Finding Roots of Multiplicity in a Polynomial
Solution 1:
The quoted passage shows how to get $X_1, X_2, \dots$ starting from a generic $f(x)$ polynomial.
Underlying idea is that $x=a$ is a root of multiplicity $m$ if $f(a)=f'(a)=\cdots=f^{(m-1)}(a)=0$.

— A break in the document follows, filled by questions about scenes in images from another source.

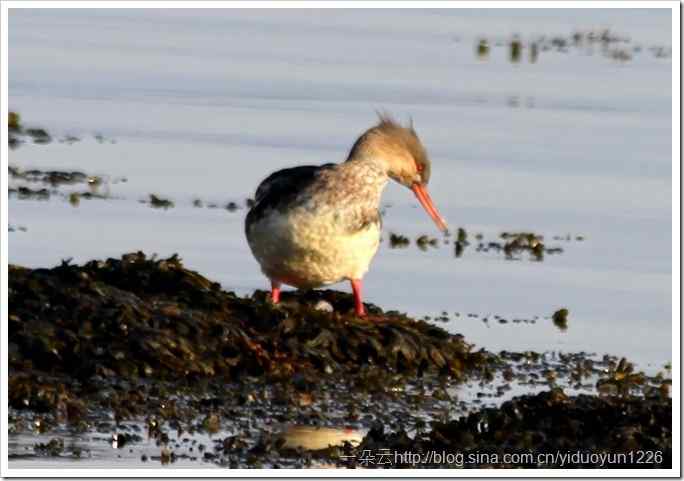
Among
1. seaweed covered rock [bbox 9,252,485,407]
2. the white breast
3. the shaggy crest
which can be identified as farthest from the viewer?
the shaggy crest

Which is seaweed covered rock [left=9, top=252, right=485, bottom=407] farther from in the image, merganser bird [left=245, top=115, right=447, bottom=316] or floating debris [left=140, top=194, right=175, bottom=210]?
floating debris [left=140, top=194, right=175, bottom=210]

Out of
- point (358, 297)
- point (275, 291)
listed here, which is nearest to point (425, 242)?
point (358, 297)

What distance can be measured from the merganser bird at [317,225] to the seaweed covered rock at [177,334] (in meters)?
0.21

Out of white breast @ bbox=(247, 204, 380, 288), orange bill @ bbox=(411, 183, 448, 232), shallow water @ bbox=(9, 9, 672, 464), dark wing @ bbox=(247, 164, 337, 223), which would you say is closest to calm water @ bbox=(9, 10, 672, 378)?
shallow water @ bbox=(9, 9, 672, 464)

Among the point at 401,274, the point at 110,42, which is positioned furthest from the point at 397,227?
the point at 110,42

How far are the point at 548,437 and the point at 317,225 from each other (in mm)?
2052

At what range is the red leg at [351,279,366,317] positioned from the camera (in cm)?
1036

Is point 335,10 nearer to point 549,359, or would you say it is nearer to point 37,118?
point 37,118

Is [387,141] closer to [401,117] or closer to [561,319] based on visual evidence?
[561,319]

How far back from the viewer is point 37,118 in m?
16.8

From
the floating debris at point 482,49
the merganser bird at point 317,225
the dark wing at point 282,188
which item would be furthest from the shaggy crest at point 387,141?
the floating debris at point 482,49

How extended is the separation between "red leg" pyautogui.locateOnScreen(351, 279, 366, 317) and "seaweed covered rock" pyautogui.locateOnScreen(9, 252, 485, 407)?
0.43ft

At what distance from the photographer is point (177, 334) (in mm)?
9453

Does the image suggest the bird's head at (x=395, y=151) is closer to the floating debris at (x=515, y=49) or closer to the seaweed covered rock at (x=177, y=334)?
the seaweed covered rock at (x=177, y=334)
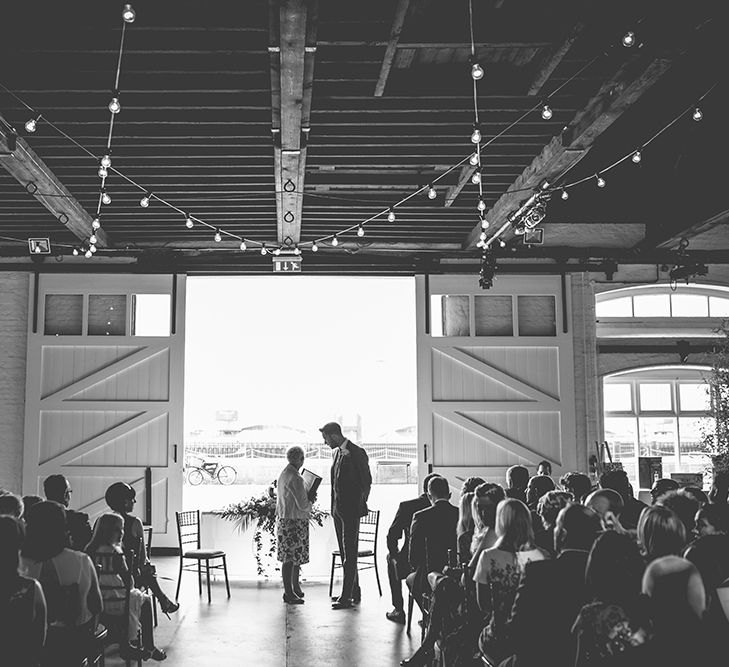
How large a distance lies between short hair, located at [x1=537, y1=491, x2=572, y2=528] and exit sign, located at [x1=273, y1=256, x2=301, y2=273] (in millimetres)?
5451

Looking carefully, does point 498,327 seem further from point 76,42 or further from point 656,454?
point 76,42

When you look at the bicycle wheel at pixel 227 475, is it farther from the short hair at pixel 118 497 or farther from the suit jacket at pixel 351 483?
the short hair at pixel 118 497

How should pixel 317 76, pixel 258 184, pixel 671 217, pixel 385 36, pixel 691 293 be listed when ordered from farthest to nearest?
pixel 691 293 < pixel 671 217 < pixel 258 184 < pixel 317 76 < pixel 385 36

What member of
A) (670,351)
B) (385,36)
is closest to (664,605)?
(385,36)

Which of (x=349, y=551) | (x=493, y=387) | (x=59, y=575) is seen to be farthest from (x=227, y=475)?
(x=59, y=575)

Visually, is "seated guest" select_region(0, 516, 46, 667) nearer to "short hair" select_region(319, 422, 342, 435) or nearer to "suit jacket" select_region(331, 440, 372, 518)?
"suit jacket" select_region(331, 440, 372, 518)

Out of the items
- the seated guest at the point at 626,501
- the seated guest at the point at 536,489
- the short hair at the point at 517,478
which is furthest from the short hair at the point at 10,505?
the short hair at the point at 517,478

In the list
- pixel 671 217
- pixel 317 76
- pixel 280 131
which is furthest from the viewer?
pixel 671 217

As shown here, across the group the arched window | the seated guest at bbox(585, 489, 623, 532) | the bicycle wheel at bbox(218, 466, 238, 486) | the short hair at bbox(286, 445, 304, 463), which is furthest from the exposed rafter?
the bicycle wheel at bbox(218, 466, 238, 486)

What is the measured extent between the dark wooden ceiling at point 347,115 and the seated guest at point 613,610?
10.00ft

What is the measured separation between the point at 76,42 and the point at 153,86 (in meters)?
0.67

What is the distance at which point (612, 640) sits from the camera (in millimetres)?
2957

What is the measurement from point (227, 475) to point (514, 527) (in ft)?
59.8

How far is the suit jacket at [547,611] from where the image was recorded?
11.4 ft
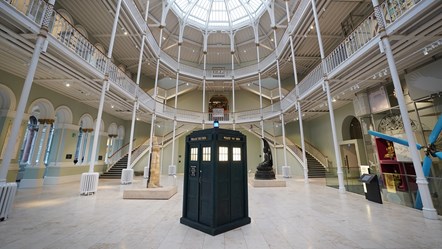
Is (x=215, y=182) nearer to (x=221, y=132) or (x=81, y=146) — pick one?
(x=221, y=132)

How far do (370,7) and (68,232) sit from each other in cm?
1556

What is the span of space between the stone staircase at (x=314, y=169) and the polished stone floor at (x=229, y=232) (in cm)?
956

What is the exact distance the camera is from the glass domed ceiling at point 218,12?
17375 mm

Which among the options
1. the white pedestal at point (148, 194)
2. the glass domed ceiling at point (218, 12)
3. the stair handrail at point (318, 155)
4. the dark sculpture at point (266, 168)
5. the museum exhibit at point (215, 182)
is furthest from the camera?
the glass domed ceiling at point (218, 12)

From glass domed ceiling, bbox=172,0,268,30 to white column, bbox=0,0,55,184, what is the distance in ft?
46.6

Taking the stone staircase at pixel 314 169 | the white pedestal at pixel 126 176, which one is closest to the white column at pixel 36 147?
the white pedestal at pixel 126 176

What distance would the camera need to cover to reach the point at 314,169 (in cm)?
1461

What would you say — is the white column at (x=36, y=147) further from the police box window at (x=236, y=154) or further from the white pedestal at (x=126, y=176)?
the police box window at (x=236, y=154)

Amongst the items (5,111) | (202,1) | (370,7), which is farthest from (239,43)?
(5,111)

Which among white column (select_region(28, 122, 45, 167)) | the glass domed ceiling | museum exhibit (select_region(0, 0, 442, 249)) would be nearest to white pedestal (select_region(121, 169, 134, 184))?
museum exhibit (select_region(0, 0, 442, 249))

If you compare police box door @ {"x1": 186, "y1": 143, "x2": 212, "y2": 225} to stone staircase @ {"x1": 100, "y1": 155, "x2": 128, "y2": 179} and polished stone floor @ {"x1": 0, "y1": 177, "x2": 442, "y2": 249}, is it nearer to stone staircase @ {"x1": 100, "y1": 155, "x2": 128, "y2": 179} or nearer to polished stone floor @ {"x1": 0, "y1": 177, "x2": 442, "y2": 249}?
polished stone floor @ {"x1": 0, "y1": 177, "x2": 442, "y2": 249}

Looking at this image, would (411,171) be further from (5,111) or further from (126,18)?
(5,111)

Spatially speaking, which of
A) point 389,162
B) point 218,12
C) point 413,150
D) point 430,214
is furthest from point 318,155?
point 218,12

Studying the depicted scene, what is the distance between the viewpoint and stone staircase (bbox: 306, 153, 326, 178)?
559 inches
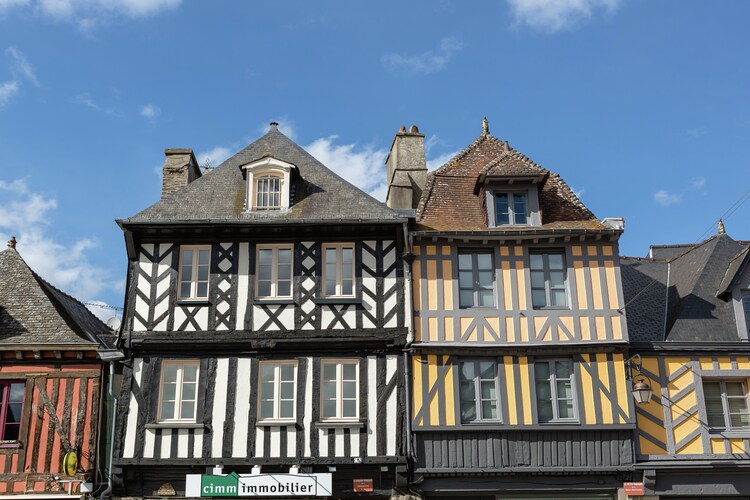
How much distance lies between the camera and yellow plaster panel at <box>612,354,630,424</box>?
14.0m

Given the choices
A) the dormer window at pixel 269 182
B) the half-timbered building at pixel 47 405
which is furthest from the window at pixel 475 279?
the half-timbered building at pixel 47 405

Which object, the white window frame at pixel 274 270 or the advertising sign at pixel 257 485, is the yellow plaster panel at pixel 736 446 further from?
the white window frame at pixel 274 270

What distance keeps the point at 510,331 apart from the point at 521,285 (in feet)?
2.81

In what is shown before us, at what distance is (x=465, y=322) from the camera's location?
14.5 metres

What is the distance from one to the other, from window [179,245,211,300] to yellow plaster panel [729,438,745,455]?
30.7 ft

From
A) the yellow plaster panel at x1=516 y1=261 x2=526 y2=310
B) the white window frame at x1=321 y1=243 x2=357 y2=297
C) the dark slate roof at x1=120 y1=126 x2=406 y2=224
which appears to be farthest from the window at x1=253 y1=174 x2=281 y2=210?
the yellow plaster panel at x1=516 y1=261 x2=526 y2=310

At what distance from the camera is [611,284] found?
14711 mm

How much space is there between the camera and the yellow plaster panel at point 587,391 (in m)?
14.0

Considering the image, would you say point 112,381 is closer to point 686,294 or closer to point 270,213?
point 270,213

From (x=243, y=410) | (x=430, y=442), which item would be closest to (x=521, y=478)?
(x=430, y=442)

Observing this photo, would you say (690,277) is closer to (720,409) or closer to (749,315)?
(749,315)

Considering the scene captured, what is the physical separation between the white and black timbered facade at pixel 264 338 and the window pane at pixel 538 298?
7.64 ft

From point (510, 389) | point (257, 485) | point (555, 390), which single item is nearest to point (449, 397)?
point (510, 389)

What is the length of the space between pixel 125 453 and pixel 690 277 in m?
10.9
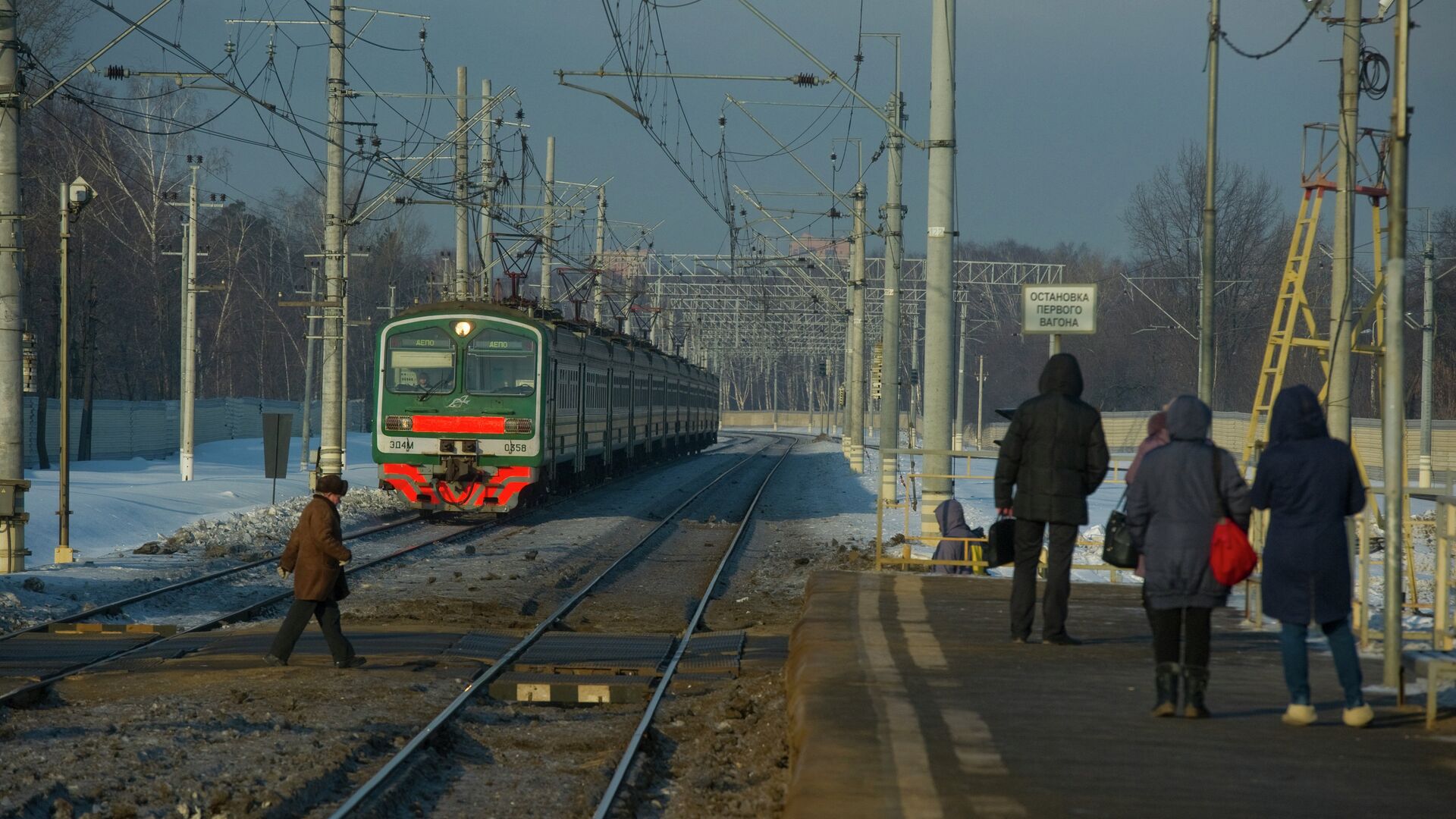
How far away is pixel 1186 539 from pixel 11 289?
14066mm

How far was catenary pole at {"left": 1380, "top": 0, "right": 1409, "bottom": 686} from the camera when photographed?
26.0 ft

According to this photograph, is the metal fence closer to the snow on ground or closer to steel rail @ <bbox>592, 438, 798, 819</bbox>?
the snow on ground

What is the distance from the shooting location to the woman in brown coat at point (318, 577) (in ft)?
37.2

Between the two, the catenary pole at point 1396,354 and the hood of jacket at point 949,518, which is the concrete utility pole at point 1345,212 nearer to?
the hood of jacket at point 949,518

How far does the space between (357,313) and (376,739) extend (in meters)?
81.5

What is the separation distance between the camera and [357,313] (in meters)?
88.0

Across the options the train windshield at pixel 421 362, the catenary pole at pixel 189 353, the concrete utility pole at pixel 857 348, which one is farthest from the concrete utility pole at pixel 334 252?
the concrete utility pole at pixel 857 348

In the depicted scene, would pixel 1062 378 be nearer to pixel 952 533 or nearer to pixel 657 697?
pixel 657 697

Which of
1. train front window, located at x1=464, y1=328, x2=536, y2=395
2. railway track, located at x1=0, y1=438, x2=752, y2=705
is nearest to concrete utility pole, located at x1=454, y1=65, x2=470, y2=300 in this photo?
train front window, located at x1=464, y1=328, x2=536, y2=395

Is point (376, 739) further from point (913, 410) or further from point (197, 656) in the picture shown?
point (913, 410)

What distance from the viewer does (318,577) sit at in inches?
448

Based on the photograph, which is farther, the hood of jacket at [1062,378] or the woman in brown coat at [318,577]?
the woman in brown coat at [318,577]

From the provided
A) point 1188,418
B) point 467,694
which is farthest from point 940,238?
point 1188,418

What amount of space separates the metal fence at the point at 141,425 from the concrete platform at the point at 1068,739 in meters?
32.1
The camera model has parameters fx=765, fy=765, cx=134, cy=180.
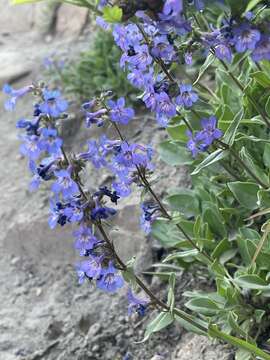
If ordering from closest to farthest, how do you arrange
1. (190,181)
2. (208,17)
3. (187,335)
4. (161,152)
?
(187,335)
(161,152)
(190,181)
(208,17)

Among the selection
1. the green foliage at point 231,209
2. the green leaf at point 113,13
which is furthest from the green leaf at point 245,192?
the green leaf at point 113,13

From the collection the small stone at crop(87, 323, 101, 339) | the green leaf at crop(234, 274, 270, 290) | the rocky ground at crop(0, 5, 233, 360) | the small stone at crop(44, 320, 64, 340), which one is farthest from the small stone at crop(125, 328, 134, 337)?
the green leaf at crop(234, 274, 270, 290)

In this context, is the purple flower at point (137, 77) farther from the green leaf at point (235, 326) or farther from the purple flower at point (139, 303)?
the green leaf at point (235, 326)

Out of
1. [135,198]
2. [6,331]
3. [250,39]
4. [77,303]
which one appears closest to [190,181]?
[135,198]

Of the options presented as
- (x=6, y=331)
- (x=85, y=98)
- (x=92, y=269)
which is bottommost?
(x=6, y=331)

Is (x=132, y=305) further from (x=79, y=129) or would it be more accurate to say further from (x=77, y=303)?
(x=79, y=129)

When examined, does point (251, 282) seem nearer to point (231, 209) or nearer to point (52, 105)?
point (231, 209)

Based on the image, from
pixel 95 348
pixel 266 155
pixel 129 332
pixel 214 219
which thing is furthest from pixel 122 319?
pixel 266 155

For a minimalistic step by step example (as asked), let:
$$ f(x)=x^3-5 x^2+8x-4 $$
Find all the greatest common measure of $f(x)\text{ and }f'(x)=F_1(x)$
$$F_1(x) = \gcd(\,x^3-5 x^2+8x-4\,, \;3x^2-10 x+8\,) = x-2$$
$\text{,,}\qquad F_1(x)\text{ and } F_1'(x)=F_2(x),$
$$F_2(x)=\gcd(\,x-2,\, 1 \,) = 1$$
Lastly, the greatest common measure of $F_{m-1}(x)$ and $F'_{m-1}(x)=F_m(x)=1$
Therefore $m=2$ since $F_2(x)=1$.
Next, perform the divisions $f(x)\div F_1(x)=\phi_1(x)$
$$\phi_1(x)=f(x)\div F_1(x)=x^2-3x+2$$
$F_1(x)\div F_2(x)=\phi_2(x)$
$$\phi_2(x) = F_1(x)\div F_2(x) = x-2$$
And finally $\phi_1(x)\div\phi_2(x)=X_1$
$$X_1 = \phi_1(x)\div\phi_2(x) = x-1$$
$F_{m-1}(x)=\phi_m(x)=X_m$
$$X_2= \phi_2(x)=x-2$$
Then, since it was established earlier that $m=2\,$:
$$f(x)=X_1\,X_2^2=(x-1)(x-2)^2$$